--- Documento ---
========
Per poter pigliare le parole riferite nell'Evangelo questo è il mio corpo ec. in senso figurato, e sostenere, che il pane eucaristico (ossia pane di rendimento di grazie pel mistero della Redenzione) sia soltanto la figura del corpo, e del sangue di Cristo, sarebbe necessario, o che Cristo ci avesse fatti avvertiti che prendeva in senso figurato, e metaforico le espressioni usate (senso di cui spesso si serviva per far intendere più facilmente dagli ascoltanti le sue lezioni di morale), e non nel naturale, e letterale, o che queste espressioni, prese in questo senso, avessero significato un'assurdità sì palpabile, e sì grossolana, che l'uomo il più ignorante, avesse dovuto accorgersi, che Gesù Cristo non potea giammai prenderle nel senso naturale, e letterale.
========
--- Voci riportate ---
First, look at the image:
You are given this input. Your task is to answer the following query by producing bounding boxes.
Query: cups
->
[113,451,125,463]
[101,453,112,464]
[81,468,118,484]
========
--- Consegna ---
Puoi estrarre senza alcuna modifica, dal passo sul pane eucaristico, il tratto che comincia alle parole "Per poter pigliare" e si ferma dopo le parole "naturale, e letterale."? Le voci qui sopra non hanno alcun ruolo in ciò che si chiede.

--- Risultato qui sotto ---
Per poter pigliare le parole riferite nell'Evangelo questo è il mio corpo ec. in senso figurato, e sostenere, che il pane eucaristico (ossia pane di rendimento di grazie pel mistero della Redenzione) sia soltanto la figura del corpo, e del sangue di Cristo, sarebbe necessario, o che Cristo ci avesse fatti avvertiti che prendeva in senso figurato, e metaforico le espressioni usate (senso di cui spesso si serviva per far intendere più facilmente dagli ascoltanti le sue lezioni di morale), e non nel naturale, e letterale, o che queste espressioni, prese in questo senso, avessero significato un'assurdità sì palpabile, e sì grossolana, che l'uomo il più ignorante, avesse dovuto accorgersi, che Gesù Cristo non potea giammai prenderle nel senso naturale, e letterale.